When reality is insane (as it is now), it has to be countered with sane surrealism. In his book, Catching the Big Fish: meditation, consciousness, and creativity, “the American Surrealist” (as Dennis Hopper called him), David Lynch, is in tune to the meaning of anger and depression, which he calls “Suffocating Rubber Clown Suit of Negativity.” “It’s suffocating,” writes Lynch, “and that rubber stinks.” This typically Lynchian image of surrealism makes sense. We become overwhelmed because the toxicity of this suit is taking us over. Referring to the practice of transcendental meditation, Lynch continues: “But once you start meditating and diving within, the clown suit starts to dissolve. You finally realize how putrid was the stink when it starts to go. Then, when it dissolves, you have freedom.”

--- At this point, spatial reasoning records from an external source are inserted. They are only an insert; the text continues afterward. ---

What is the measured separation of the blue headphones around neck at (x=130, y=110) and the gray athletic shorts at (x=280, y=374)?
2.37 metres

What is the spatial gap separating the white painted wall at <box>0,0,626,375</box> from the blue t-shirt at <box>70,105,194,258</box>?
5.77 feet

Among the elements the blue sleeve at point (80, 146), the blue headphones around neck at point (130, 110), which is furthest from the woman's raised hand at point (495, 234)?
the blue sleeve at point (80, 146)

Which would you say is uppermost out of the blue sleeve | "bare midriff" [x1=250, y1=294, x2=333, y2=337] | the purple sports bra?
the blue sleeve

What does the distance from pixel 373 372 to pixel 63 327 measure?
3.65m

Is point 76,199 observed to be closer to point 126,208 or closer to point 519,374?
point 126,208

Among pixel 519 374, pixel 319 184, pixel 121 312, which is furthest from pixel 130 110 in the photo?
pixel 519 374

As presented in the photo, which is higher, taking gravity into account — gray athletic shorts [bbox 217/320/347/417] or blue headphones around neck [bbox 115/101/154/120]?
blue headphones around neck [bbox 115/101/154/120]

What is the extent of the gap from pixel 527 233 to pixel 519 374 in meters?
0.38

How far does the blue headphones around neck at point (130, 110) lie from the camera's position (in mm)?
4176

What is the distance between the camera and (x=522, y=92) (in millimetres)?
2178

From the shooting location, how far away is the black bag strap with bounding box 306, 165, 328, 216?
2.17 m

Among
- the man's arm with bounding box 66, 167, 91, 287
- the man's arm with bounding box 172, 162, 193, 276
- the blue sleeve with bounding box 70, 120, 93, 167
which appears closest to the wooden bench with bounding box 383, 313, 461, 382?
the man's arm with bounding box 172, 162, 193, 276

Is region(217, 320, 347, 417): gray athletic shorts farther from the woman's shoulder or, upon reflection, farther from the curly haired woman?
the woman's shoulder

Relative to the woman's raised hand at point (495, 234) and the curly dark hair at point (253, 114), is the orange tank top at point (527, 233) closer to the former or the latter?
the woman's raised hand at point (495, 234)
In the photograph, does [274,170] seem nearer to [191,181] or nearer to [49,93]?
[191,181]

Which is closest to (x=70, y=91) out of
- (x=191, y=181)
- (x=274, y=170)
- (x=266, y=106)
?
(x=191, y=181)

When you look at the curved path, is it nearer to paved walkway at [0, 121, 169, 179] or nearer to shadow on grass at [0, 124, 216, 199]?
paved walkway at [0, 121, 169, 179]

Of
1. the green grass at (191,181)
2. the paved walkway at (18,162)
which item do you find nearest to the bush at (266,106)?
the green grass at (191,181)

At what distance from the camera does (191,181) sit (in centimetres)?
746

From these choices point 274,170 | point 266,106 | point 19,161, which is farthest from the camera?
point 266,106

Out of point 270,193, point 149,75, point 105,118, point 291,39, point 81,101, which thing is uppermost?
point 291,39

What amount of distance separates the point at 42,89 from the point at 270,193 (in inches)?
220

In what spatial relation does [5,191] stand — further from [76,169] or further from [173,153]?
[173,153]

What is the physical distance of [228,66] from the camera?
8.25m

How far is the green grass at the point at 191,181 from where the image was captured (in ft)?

Much like the societal chaos, anger and depression can be “beautiful things in a story but they’re like poison to the filmmaker or artist,” writes Lynch. “They’re like a vise grip on creativity. If you’re in that grip, you can hardly get out of bed, much less experience the flow of creativity and ideas. You must have clarity to create. You have to be able to catch ideas.”

The surrealism of Lynch’s vision is an antidote to chaos. Lynch’s world is logical. In Twin Peaks, we enter into madness of characters, yet Agent Cooper’s insistence on justice and goodness is what drives the story. He is open-minded (in the fullness of the term) and dreams serve as entrances and exits between worlds that are seemingly contradictory. But the layers of surrealism invite us to have a better understanding of reality. In fact, Lynch shows mundane brutalities that unfortunately happen every day to someone, and yet, there’s this elevating world where lies are destroyed and truth reigns supreme.

For a writer (or any artist), knowing how to straddle the line between reality and surrealism is necessary. Not only does one have to get rid of that awful rubber suit, but also accept the responsibility of creation. Chaos brings on lack of certainty, meaning, time, and space. It’s the ultimate in disorientation. Every chaos of every epoch may be specifically different but the strangeness of existence remains. Darkness too remains but the entrance into Art turns on the light.